Social change work is hard and frustrating and wonderful and terrible; it is also, at times, funny, quirky and just plain fascinating. With this blog we hope to capture all that goes into what we do at Capital Good Fund, and we invite you to join the conversation!

Friday, April 8, 2011

5 Ideas for Impact: A Brainstorm

In the spirit of open-source collaboration, I am sharing five (5) ideas, ranging from the easy to the difficult, for increasing CGF's social impact.  The impetus for this post is a fantastic book I just finished reading called 'The Power of Habit: Why We Do What We Do in Life and Business.'  Specifically, the book set my mind aflame with ideas for ways in which behavioral psychology--that is, a deep understanding of how human beings form habits and make decisions--can be used to change lives.

These approaches can be used by anyone to quit smoking, save money, exercise more, learn an instrument or meet any number of goals.  So here are some ideas that came out of the book and that can be applied at Capital Good Fund or in your personal lives: please comment!

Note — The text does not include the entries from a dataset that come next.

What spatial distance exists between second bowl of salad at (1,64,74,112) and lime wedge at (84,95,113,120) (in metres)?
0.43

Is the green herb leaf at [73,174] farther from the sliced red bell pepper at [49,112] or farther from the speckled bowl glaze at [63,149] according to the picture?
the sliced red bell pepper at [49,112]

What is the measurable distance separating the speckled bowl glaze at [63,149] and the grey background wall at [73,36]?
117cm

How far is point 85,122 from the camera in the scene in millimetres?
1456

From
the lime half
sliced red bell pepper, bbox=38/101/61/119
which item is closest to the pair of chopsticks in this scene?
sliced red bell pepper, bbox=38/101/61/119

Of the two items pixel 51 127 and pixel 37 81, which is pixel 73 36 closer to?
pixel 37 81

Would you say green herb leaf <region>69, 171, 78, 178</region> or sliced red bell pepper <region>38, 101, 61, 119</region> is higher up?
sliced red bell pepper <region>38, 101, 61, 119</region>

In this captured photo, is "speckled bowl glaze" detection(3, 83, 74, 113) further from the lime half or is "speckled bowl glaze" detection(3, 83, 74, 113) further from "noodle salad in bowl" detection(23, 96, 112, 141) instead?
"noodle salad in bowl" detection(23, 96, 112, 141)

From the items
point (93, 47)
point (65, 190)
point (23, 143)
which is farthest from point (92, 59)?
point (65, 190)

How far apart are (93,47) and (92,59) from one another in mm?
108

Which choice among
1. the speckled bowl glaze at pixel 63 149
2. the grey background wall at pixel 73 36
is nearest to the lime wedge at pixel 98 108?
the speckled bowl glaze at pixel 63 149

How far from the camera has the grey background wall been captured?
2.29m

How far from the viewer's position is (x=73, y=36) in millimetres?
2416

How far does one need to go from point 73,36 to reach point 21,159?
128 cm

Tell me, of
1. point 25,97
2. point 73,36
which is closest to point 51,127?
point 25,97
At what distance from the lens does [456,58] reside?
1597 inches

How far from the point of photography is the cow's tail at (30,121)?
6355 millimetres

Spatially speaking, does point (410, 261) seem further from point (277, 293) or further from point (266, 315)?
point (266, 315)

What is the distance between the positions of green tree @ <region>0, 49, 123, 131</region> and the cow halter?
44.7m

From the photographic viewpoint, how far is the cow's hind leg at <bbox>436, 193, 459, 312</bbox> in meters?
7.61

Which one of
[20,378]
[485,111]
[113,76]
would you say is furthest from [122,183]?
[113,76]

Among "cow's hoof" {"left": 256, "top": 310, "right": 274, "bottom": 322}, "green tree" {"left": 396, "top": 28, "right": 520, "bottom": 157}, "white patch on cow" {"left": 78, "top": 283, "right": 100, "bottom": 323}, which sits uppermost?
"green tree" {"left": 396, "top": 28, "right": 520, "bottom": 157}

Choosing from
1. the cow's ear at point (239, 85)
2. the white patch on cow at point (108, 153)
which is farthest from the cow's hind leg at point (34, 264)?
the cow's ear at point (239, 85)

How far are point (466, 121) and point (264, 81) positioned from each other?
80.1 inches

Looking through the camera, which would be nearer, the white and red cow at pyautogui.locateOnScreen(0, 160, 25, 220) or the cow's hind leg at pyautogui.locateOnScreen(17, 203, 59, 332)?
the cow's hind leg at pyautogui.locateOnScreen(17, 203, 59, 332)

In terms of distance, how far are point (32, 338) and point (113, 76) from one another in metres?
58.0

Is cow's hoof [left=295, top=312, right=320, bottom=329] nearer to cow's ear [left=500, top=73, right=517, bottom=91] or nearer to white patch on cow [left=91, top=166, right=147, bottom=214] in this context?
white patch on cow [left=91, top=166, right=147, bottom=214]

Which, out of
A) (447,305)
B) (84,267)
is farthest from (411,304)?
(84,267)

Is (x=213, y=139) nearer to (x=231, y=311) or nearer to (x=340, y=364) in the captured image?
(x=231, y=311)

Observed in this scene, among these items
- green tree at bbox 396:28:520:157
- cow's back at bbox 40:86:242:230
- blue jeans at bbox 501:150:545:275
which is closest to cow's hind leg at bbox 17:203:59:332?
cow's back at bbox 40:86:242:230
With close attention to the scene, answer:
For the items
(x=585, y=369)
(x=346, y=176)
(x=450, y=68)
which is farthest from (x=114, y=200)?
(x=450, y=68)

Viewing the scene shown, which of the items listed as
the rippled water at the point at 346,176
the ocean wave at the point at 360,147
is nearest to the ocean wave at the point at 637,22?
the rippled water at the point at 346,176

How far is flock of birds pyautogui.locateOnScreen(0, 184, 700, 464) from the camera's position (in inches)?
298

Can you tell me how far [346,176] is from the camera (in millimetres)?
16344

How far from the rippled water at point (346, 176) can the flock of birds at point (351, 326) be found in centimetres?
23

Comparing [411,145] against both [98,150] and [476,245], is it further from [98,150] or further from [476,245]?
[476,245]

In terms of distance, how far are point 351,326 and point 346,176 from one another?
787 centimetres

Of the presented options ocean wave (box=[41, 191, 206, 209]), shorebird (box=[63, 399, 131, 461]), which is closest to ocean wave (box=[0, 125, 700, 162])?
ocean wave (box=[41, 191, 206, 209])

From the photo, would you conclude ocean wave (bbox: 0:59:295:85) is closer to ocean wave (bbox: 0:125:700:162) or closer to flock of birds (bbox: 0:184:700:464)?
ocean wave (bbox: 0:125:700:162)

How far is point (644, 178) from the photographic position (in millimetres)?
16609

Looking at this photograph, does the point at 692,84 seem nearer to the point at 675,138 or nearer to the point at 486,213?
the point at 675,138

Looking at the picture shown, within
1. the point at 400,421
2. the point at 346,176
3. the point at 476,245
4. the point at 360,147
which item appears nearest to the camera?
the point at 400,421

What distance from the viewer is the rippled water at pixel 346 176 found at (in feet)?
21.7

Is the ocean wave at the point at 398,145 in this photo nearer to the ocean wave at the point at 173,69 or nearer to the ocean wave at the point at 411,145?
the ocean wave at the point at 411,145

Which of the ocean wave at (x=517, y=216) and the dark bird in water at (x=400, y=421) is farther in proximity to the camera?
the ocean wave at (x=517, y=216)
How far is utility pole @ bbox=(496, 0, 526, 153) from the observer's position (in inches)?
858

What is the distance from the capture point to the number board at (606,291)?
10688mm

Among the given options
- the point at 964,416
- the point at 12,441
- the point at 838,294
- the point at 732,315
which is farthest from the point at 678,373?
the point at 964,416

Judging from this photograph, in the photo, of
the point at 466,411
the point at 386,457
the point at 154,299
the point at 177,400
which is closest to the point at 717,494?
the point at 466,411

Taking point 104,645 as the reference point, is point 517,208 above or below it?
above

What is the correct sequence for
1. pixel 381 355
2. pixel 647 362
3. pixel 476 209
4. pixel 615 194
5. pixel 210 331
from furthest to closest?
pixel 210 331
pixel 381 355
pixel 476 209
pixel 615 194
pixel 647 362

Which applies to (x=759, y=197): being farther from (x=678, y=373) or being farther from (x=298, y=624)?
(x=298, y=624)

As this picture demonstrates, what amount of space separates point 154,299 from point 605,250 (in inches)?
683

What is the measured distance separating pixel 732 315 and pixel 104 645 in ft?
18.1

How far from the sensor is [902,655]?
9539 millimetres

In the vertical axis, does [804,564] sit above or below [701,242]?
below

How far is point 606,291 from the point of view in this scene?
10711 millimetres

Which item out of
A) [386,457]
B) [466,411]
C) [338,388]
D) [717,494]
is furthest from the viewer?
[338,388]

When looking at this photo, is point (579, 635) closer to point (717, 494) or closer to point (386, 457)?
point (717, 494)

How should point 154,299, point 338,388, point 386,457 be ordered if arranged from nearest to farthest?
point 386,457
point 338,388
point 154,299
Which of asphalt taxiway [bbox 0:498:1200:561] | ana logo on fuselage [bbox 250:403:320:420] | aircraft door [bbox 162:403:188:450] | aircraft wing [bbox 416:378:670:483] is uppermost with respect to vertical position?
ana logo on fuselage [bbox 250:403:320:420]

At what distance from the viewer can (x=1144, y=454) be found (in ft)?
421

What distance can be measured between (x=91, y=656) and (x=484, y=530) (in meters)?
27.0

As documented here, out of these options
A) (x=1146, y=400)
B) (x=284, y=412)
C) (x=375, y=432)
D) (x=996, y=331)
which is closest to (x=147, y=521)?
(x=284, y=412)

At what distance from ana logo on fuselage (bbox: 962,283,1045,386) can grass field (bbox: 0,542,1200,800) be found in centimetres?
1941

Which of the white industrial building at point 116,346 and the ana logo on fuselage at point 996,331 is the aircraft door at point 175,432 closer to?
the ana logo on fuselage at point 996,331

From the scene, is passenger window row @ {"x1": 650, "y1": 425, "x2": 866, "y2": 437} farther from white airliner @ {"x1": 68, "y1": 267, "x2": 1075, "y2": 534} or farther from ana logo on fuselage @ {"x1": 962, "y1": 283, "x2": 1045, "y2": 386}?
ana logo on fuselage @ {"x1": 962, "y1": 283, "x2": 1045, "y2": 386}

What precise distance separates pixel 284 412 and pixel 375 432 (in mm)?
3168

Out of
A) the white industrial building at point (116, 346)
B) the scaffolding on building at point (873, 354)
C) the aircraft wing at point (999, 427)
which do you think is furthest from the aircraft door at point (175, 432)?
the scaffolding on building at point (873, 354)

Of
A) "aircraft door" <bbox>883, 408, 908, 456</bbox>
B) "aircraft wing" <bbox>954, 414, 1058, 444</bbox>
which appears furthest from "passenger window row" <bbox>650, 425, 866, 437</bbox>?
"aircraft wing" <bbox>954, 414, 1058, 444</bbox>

  1. Give Financial Coaching (FC) graduates a certificate.  The reason why handing out a certificate can increase social impact is that habits are formed in the following manner: first, there is a 'Cue' (i.e., a stressful situation); second, there is a 'Routine' (i.e., going shipping); and finally, there is a 'Reward' (i.e., a feeling of calm).  Habits change when the Cue' and 'Reward' stay the same, but the 'Routine' is supplanted with something healthier.  Therefore, Financial Coaching can empower someone to react to the stressful situation Cue in a different way; the Routine can become about implementing the lessons learned from Coaching, such as choosing to save money instead of spending it, and the certificate feeds into the sense of calm that serves as the Reward.  Simple, easy and powerful.
  2. At loan closing, identify potential barriers to successful repayment.  The vast majority of people that take out a loan from CGF intend to pay it off.  However, things come up that stymie that goal--a family emergency, a depression, an unexpected--or (unnecessary) expense, and so on.  Studies have shown that one of the most effective ways of changing a negative response to a situation is to name it ahead of time and then to outline how it will be handled.  My idea is to do the following when closing a loan closing: have the client write down 3-5 things that might arise during the loan term that could derail the goal of paying back on-time (and therefore building credit and meeting the client's other goals).  Once these scenarios are on paper, the client will be asked to write down how s/he will handle them: for instance, s/he may identify the holidays as a time when spending goes up and, in response, pledge to set aside the loan payment money before shopping.
  3. Call loan recipients to congratulate them on their first successful loan payment.  Going back to the Cue, Routine, Reward loop mentioned in the first idea, we can call clients after their first successful payment to congratulate them for getting on the path to their goals.  The hope is that the good feeling this engenders will form a habit of making loan payments on-time, every time.
  4. Train Financial Coaches to identify barriers to success.  The more our Financial Coaching Fellows understand about behavioral psychology, the better equipped they will be to help clients name barriers to success and design strategies to overcome them.  Throughout the Coaching process, for instance, Coaches should be trained to work with clients to spell out how they will change their reaction to certain Cues so that, instead of resorting to a Routine that moves them away from their goals, they can create new Routines that get them where they want to go.
  5. Facilitate more interaction between Financial Coaching clients.  One of the reasons why Alcoholics Anonymous works so well is that AA creates a community of trust and support for people struggling with addiction.  And this is critical because it turns out that changing the Routine only works until a particularly stressful situation arises; at that point, it's easy to revert to the old Routine.  What AA does is foster a culture of belief in the participant's ability to overcome addiction, and that belief, research shows, is essential to sticking to a habit change.  If CGF can find a low-cost/low-footprint way of facilitating interaction between Coaching clients so that they can talk about challenges and motivate and learn from each other, then we can further drive impact through our work.
There are plenty more ideas we can implement.  The main point here, however, is that by understanding how human beings think, act and form habits, we can help them set goals for themselves, and then stick to them.  The power of behavioral psychology is that it acknowledges how hard it is to do things that we know are good for us--eating better, saving more--but that require a change in behavior and habit.  What's more, behavioral psychology enables us to not only serve the people that are already 'ready' for change, but also those that want to but keep getting stuck.  And that means we can move toward our mission of ending poverty in the United States in a quicker, more coordinated and more sustainable manner.